Our next crusade, the same day, was scheduled for the evening (around 7 p.m.) but, after we had shown up and setup, it had to be cancelled due to a child’s funeral taking place next door. The following Saturday evening, the amplifier blew during the last day of seminars and we had no means of broadcasting voices or music to large crowds without one.

Sunday morning, all of us split up and brought messages and greetings to various churches nearby. We found most of them to be quite small and with little but 4 walls and roof to show that there was a church meeting there. One church that Bill Moore spoke to had almost 20 people, but only 1 Bible – and that belonged to the Pastor. There is so much work to do here, and so few resources or people to help. God, send out harvesters!

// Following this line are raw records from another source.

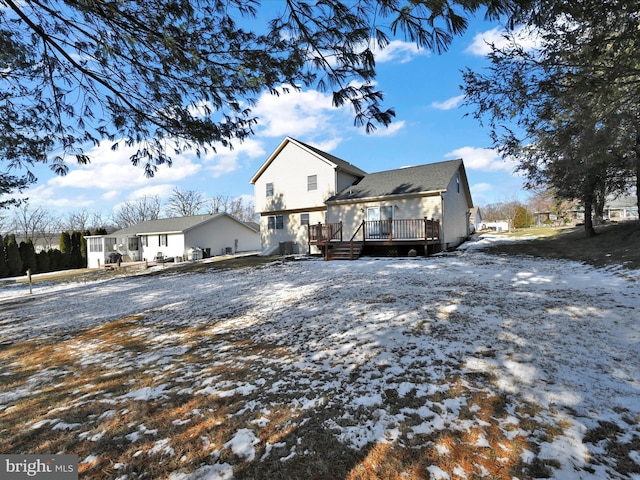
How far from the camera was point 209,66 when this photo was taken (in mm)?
4746

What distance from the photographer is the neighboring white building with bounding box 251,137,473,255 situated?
600 inches

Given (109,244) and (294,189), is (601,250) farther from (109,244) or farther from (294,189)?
(109,244)

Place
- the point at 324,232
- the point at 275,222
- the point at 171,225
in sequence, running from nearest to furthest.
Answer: the point at 324,232 < the point at 275,222 < the point at 171,225

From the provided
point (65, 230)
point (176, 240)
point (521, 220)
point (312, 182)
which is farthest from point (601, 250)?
point (65, 230)

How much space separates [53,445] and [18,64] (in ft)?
18.9

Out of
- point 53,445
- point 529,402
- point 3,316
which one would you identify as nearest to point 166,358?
point 53,445

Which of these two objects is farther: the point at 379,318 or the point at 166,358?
the point at 379,318

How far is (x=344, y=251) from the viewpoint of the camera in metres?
14.9

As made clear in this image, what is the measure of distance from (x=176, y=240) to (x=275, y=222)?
1132cm

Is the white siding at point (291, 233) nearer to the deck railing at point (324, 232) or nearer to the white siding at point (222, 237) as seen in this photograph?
the deck railing at point (324, 232)

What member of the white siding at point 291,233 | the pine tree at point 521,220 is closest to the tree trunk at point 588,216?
the white siding at point 291,233

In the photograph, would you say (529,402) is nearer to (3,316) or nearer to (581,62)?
(581,62)

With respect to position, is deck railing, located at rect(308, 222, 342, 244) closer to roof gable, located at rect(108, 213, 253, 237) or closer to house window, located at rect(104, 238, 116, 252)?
roof gable, located at rect(108, 213, 253, 237)

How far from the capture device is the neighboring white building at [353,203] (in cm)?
1523
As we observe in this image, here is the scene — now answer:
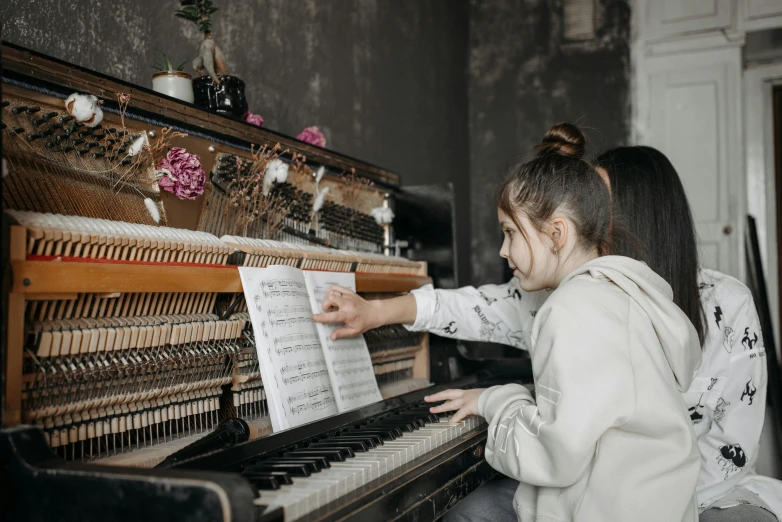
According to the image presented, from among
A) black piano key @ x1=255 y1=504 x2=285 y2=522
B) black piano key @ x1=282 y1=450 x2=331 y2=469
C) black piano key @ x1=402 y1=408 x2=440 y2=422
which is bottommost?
black piano key @ x1=402 y1=408 x2=440 y2=422

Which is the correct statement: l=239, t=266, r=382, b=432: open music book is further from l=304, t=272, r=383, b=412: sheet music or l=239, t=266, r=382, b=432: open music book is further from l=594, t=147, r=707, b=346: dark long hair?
l=594, t=147, r=707, b=346: dark long hair

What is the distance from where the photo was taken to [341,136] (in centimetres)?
452

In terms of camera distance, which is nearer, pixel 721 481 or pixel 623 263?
pixel 623 263

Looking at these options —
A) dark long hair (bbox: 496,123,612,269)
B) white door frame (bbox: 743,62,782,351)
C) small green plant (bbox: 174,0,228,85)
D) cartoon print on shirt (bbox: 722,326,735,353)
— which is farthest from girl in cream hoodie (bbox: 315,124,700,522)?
white door frame (bbox: 743,62,782,351)

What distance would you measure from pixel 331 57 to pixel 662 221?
9.15 ft

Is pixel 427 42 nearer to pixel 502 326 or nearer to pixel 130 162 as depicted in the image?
pixel 502 326

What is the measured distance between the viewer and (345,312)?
7.27 feet

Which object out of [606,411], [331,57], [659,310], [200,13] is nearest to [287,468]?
[606,411]

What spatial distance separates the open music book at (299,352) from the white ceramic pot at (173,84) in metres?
0.68

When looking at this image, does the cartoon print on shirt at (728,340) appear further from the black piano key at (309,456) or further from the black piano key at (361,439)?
the black piano key at (309,456)

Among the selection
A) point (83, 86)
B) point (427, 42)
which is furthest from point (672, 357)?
point (427, 42)

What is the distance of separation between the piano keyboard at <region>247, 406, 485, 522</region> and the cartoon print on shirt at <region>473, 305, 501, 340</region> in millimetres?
824

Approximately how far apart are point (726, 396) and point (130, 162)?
1939 millimetres

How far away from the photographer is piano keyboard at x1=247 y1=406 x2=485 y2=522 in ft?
4.17
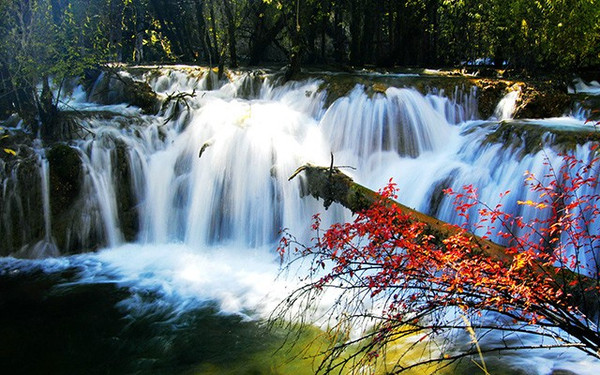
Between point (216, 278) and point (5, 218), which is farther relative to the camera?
point (5, 218)

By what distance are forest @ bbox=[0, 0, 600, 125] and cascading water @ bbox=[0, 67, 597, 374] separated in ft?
6.35

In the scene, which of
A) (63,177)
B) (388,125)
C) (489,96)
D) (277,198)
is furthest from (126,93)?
(489,96)

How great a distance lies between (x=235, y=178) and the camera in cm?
965

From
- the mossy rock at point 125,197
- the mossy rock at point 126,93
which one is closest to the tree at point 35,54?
the mossy rock at point 125,197

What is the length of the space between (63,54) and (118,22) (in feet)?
36.6

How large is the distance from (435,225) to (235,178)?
5.64 m

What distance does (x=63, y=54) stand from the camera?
31.9 feet

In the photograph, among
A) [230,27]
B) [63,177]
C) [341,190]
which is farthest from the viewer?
[230,27]

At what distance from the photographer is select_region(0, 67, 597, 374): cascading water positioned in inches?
309

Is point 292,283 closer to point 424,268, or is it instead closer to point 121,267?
point 121,267

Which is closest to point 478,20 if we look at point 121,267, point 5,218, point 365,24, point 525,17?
point 525,17

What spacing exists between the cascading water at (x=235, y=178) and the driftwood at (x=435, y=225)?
2.02 metres

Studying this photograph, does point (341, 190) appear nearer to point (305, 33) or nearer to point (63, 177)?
point (63, 177)

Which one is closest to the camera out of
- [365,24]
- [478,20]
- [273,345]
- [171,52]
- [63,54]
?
[273,345]
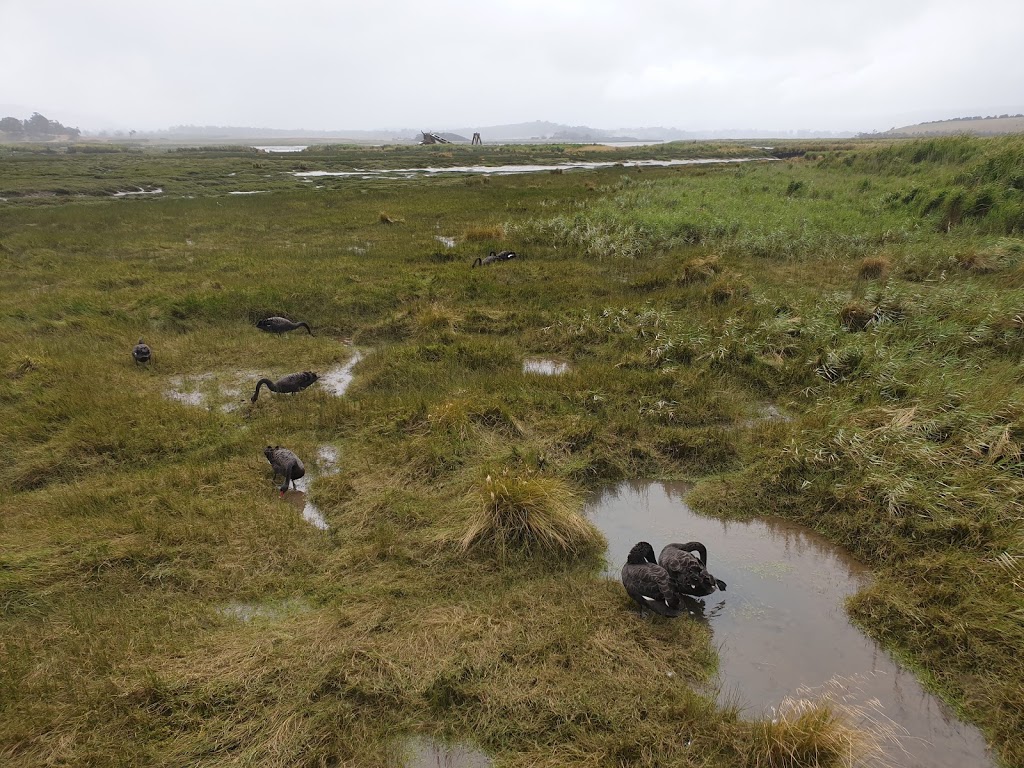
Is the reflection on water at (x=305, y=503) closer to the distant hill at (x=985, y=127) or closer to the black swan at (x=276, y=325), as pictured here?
the black swan at (x=276, y=325)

Sunday afternoon, we hit the road to Tete City, the capital of the Tete province. Since the team is so large (18 of us total) we have to use 2 vehicles to transport the equipment as well as the people. About ½ way to our destination, the smaller vehicle containing 8 of us overheated and steam began rising from the engine. A water-coolant line had busted and we could not drive it again without finding parts and repairing it. It was arranged that the larger vehicle would tow the small one, but that left 8 of us wondering how we’d get to the city.

Along came the local transportation – a mini-bus meant to hold about 15 people. There were plenty of seats for us, so we piled in and began our journey. Even Danny & Lindy had not taken cross-country local transport before this, so it was a new experience. As we drove into the lower plains, the heat began to be noticeably more humid and hotter. We’d stop every few miles and pick up more passengers. By the time we were close to our destination, 28 men, women, and children were packed into the 15 passenger vehicle!

We are thankful that we made it safely. Once again, however, due to the late hour of our arrival and the separation of the team, no outreach could be carried out – 4 significant outreaches cancelled in just 3 days! We prayed together as a team and plan on forging ahead without allowing a victory for God’s enemy!

Our time on Monday has been spent looking for car parts and another amplifier. Our plans are to do 2 outreaches today and one tomorrow afternoon. Following Tuesday’s outreach, we’ll drive back the few hours to Vila Ulongue, the base for Wheresoever in Mozambique.

We hope to finish strong, so pray for us as we impact this area for Jesus, bringing hope and healing for the lost. The needs are evident around us, but the equipment is hard-pressed and it wears out quickly in this harsh climate. We are still praying for another vehicle that will be reliable and we are confident that God has a plan. Thank you all for your prayers – they are VITAL to this work.